§ Supplied records:
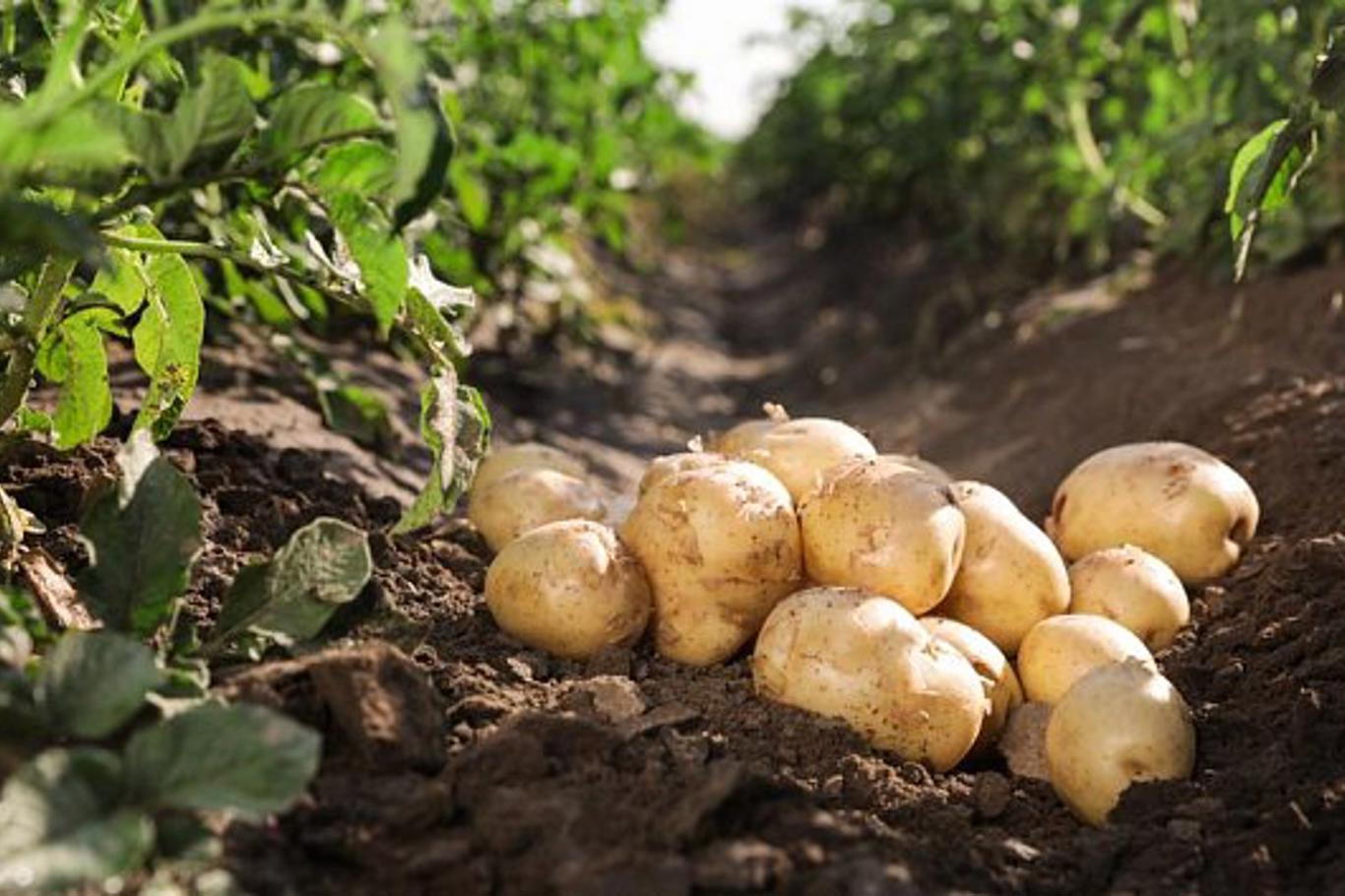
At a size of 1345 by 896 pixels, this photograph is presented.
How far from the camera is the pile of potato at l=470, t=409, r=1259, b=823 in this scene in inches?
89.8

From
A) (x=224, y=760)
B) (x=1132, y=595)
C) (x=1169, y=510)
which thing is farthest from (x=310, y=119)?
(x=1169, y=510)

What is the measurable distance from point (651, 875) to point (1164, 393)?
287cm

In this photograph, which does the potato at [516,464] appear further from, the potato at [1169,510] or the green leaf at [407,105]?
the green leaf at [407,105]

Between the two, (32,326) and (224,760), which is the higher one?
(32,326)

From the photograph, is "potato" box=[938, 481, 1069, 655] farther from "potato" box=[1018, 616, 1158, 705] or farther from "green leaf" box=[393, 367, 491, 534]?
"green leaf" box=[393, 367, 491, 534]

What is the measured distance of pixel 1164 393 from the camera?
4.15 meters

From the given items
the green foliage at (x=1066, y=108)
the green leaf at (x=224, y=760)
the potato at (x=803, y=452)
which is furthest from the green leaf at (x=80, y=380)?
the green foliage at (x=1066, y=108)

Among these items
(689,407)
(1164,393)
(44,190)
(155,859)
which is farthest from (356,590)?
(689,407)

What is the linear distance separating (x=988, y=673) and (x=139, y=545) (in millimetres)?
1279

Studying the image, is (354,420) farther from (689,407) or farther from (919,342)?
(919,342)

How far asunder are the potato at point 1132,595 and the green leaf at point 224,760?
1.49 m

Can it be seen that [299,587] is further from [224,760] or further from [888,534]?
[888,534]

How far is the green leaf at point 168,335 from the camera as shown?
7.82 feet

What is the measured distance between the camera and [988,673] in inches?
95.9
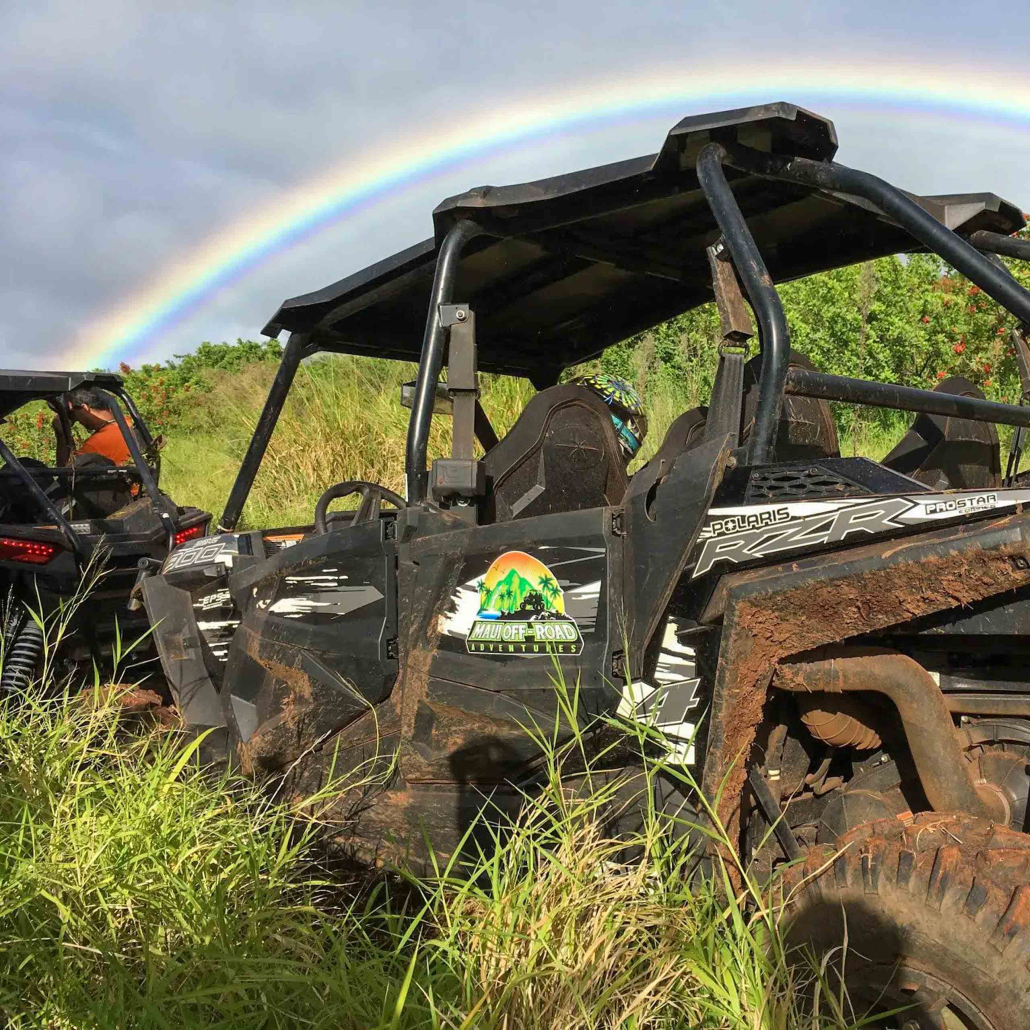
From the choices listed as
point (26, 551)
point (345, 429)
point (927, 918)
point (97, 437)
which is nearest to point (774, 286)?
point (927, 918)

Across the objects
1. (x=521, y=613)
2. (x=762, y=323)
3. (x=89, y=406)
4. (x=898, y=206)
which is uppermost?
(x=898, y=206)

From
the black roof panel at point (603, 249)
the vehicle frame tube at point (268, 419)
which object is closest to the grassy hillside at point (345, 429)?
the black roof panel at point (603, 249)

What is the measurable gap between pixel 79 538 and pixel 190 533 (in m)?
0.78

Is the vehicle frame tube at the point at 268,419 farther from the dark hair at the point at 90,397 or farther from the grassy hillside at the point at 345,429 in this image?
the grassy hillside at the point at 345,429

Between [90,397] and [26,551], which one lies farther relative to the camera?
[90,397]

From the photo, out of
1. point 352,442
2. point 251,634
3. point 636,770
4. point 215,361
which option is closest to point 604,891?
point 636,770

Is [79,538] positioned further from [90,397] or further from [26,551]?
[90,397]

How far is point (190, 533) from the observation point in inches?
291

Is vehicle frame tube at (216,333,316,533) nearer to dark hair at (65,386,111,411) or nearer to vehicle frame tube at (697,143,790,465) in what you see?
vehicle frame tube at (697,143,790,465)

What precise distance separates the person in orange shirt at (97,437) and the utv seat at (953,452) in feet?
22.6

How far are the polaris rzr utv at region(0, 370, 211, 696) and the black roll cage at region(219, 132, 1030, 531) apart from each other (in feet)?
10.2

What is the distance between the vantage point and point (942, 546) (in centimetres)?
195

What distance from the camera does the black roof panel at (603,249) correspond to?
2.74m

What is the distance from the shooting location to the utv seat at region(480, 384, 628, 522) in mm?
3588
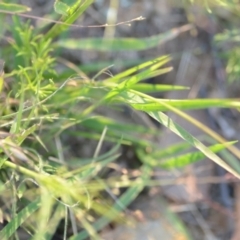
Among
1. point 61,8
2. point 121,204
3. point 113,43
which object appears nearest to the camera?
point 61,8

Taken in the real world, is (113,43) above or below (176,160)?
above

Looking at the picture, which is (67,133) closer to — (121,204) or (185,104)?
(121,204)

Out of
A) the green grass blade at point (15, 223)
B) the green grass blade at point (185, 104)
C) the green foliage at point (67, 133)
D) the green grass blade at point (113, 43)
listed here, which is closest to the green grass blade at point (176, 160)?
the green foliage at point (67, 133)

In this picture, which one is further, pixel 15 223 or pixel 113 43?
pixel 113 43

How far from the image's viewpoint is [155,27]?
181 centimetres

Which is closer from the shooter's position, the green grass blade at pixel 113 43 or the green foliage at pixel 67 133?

§ Problem description: Put every line above into a Markdown table with the columns No. and Text, numbering the rows in order. Leave out the blank lines and the pictures.

§ Correct response:
| No. | Text |
|---|---|
| 1 | At a size of 1345 by 896 pixels, this photograph is presented. |
| 2 | How far from the camera is the pile of potato at l=470, t=409, r=1259, b=823 in this scene in inches? |
| 3 | 89.8 |
| 4 | From |
| 5 | A) (x=224, y=760) |
| 6 | B) (x=1132, y=595) |
| 7 | C) (x=1169, y=510) |
| 8 | which thing is farthest from (x=310, y=119)? |
| 9 | (x=1169, y=510) |
| 10 | What is the measurable distance from point (651, 875) to point (1164, 393)? |
| 11 | 287cm |
| 12 | In this photograph, which does the potato at [516,464] appear further from, the potato at [1169,510] or the green leaf at [407,105]? |
| 13 | the green leaf at [407,105] |
| 14 | Between the two, (32,326) and (224,760), which is the higher one? |
| 15 | (32,326) |
| 16 | From the photograph, is "potato" box=[938, 481, 1069, 655] farther from "potato" box=[1018, 616, 1158, 705] or farther from "green leaf" box=[393, 367, 491, 534]? |
| 17 | "green leaf" box=[393, 367, 491, 534] |
| 18 | What is the measured distance of pixel 1164 393 from the camera? |
| 19 | 4.15 meters |
| 20 | From the given items |
| 21 | the green foliage at (x=1066, y=108) |
| 22 | the green leaf at (x=224, y=760) |
| 23 | the potato at (x=803, y=452) |
| 24 | which is furthest from the green leaf at (x=80, y=380)? |
| 25 | the green foliage at (x=1066, y=108) |
| 26 | Among these items |
| 27 | (689,407) |
| 28 | (1164,393) |
| 29 | (44,190) |
| 30 | (155,859) |
| 31 | which is farthest from (356,590)? |
| 32 | (689,407) |
| 33 | What is the linear distance separating (x=988, y=673) and (x=139, y=545) (in millimetres)? |
| 34 | 1279 |
| 35 | Studying the image, is (354,420) farther from (689,407) or farther from (919,342)? |
| 36 | (919,342) |
| 37 | How far asunder are the potato at point 1132,595 and the green leaf at point 224,760? |
| 38 | 1.49 m |
| 39 | Can it be seen that [299,587] is further from [224,760] or further from [888,534]? |
| 40 | [888,534] |
| 41 | How far is the green leaf at point 168,335 from the camera as shown? |
| 42 | 7.82 feet |
| 43 | What is the measured distance between the camera and [988,673] in inches? |
| 44 | 95.9 |
| 45 | From the choices listed as |
| 46 | point (26, 551) |
| 47 | point (345, 429) |
| 48 | point (927, 918) |
| 49 | point (97, 437) |
| 50 | which is nearest to point (774, 286)? |
| 51 | point (927, 918) |
| 52 | Across the objects |
| 53 | 1. (x=521, y=613) |
| 54 | 2. (x=762, y=323) |
| 55 | 3. (x=89, y=406) |
| 56 | 4. (x=898, y=206) |
| 57 | which is uppermost? |
| 58 | (x=898, y=206) |
| 59 | From |
| 60 | the black roof panel at point (603, 249) |
| 61 | the vehicle frame tube at point (268, 419) |
| 62 | which object is closest to the grassy hillside at point (345, 429)? |
| 63 | the black roof panel at point (603, 249) |
| 64 | What is the measurable gap between pixel 79 538 and pixel 190 533 (in m)? |
| 65 | 0.78 |
| 66 | Is the vehicle frame tube at the point at 268,419 farther from the dark hair at the point at 90,397 or farther from the grassy hillside at the point at 345,429 in this image? |
| 67 | the grassy hillside at the point at 345,429 |
| 68 | Between [90,397] and [26,551], which one lies farther relative to the camera? |
| 69 | [90,397] |
| 70 | From the photo, out of |
| 71 | 1. point 352,442 |
| 72 | 2. point 251,634 |
| 73 | 3. point 636,770 |
| 74 | 4. point 215,361 |
| 75 | which option is closest to point 604,891? |
| 76 | point 636,770 |
| 77 | Is [79,538] positioned further from [90,397] or further from [26,551]? |
| 78 | [90,397] |
| 79 | How far is point (190, 533) from the observation point in inches? |
| 80 | 291 |
| 81 | Is vehicle frame tube at (216,333,316,533) nearer to dark hair at (65,386,111,411) or nearer to vehicle frame tube at (697,143,790,465) in what you see? |
| 82 | vehicle frame tube at (697,143,790,465) |
| 83 | What precise distance separates the person in orange shirt at (97,437) and the utv seat at (953,452) in feet? |
| 84 | 22.6 |
| 85 | How far are the polaris rzr utv at region(0, 370, 211, 696) and the black roll cage at region(219, 132, 1030, 531) apart from each other (in feet)? |
| 86 | 10.2 |
| 87 | What is the distance between the vantage point and point (942, 546) (in centimetres)? |
| 88 | 195 |
| 89 | What distance from the camera does the black roof panel at (603,249) correspond to? |
| 90 | 2.74m |
| 91 | What is the distance from the shooting location to the utv seat at region(480, 384, 628, 522) in mm? |
| 92 | 3588 |
| 93 | Among |
| 94 | 1. point 61,8 |
| 95 | 2. point 121,204 |
| 96 | 3. point 113,43 |
| 97 | which object appears nearest to the camera? |
| 98 | point 61,8 |
| 99 | Taken in the real world, is (113,43) above or below (176,160)? |
| 100 | above |
| 101 | Looking at the picture, which is (67,133) closer to — (121,204) or (185,104)? |
| 102 | (121,204) |
| 103 | Out of |
| 104 | A) the green grass blade at point (15, 223) |
| 105 | B) the green grass blade at point (185, 104) |
| 106 | C) the green foliage at point (67, 133) |
| 107 | D) the green grass blade at point (113, 43) |
| 108 | listed here, which is closest to the green grass blade at point (176, 160)? |
| 109 | the green foliage at point (67, 133) |
| 110 | In this picture, which one is further, pixel 15 223 or pixel 113 43? |
| 111 | pixel 113 43 |
| 112 | How far from the image's viewpoint is [155,27]? |
| 113 | 181 centimetres |
| 114 | Which is closer from the shooter's position, the green grass blade at pixel 113 43 or the green foliage at pixel 67 133? |